Exercise instructions: Pictures in the data must not be copied, but everything else should be output exactly.

Data section:
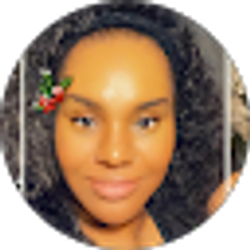 Profile photo of Taunya Armstead Hunnicutt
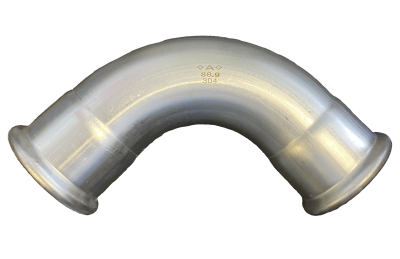 304 угол 90 2 растр 88.9
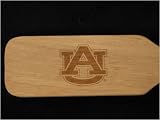 Sports Chest ARK-COOK Arkansas Cooking Paddle
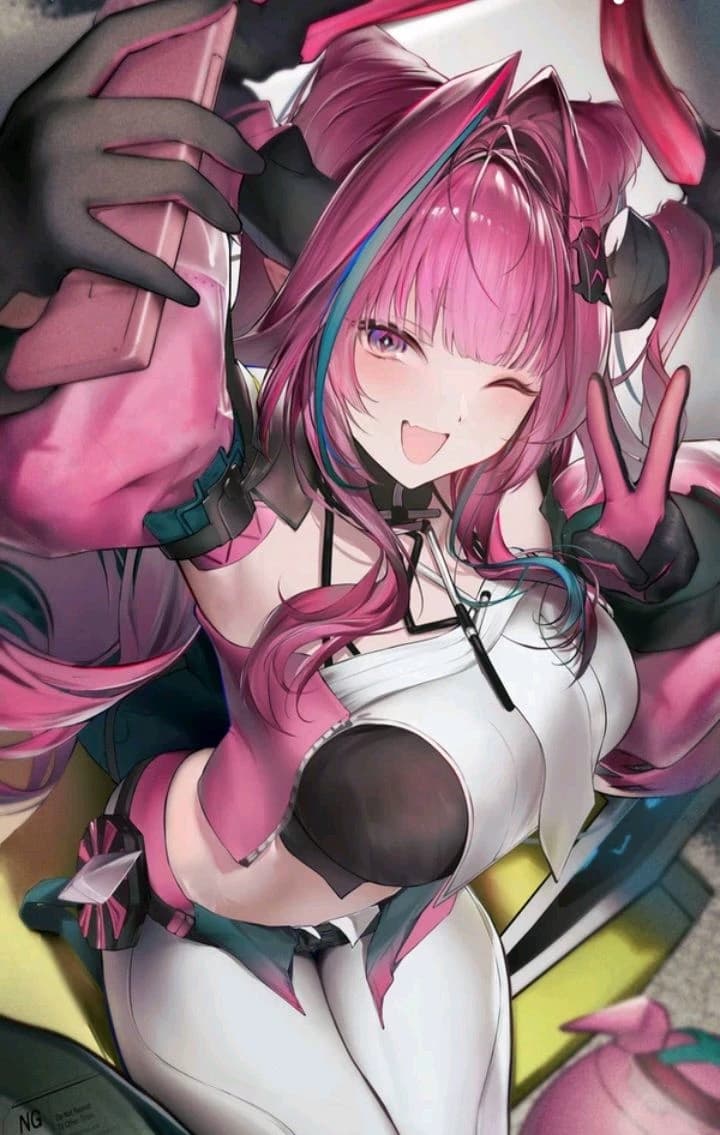 Yvonne thumbnail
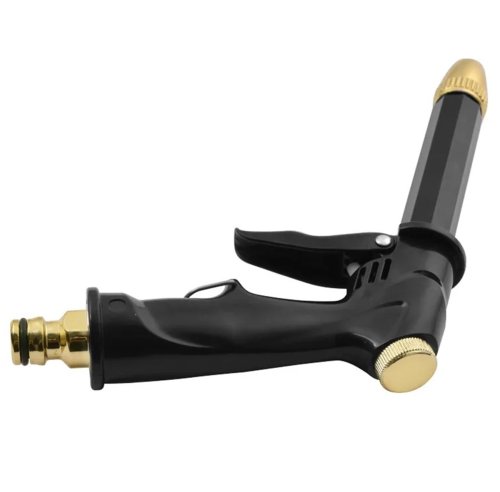 Univerzálna pištoľ na záhradnú hadicu APT DA353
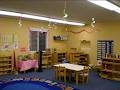 Montessori Beginnings Preschool & Kindergarten image 3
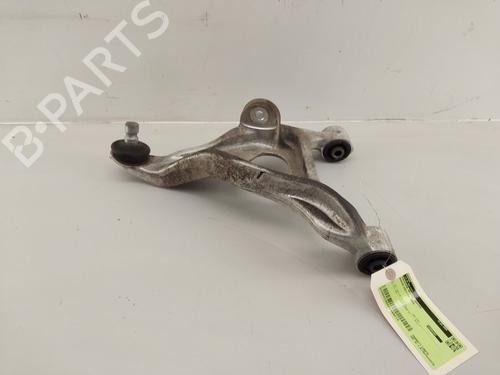 Used Right rear suspension arm Right rear suspension arm 36914577 36914577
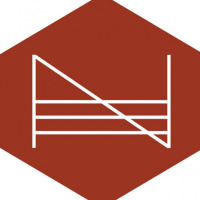 War in the Waiting - Audio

Solution to this task:
 Profile photo of Taunya Armstead Hunnicutt
 304 угол 90 2 растр 88.9
 Sports Chest ARK-COOK Arkansas Cooking Paddle
 Yvonne thumbnail
 Univerzálna pištoľ na záhradnú hadicu APT DA353
 Montessori Beginnings Preschool & Kindergarten image 3
 Used Right rear suspension arm Right rear suspension arm 36914577 36914577
 War in the Waiting - Audio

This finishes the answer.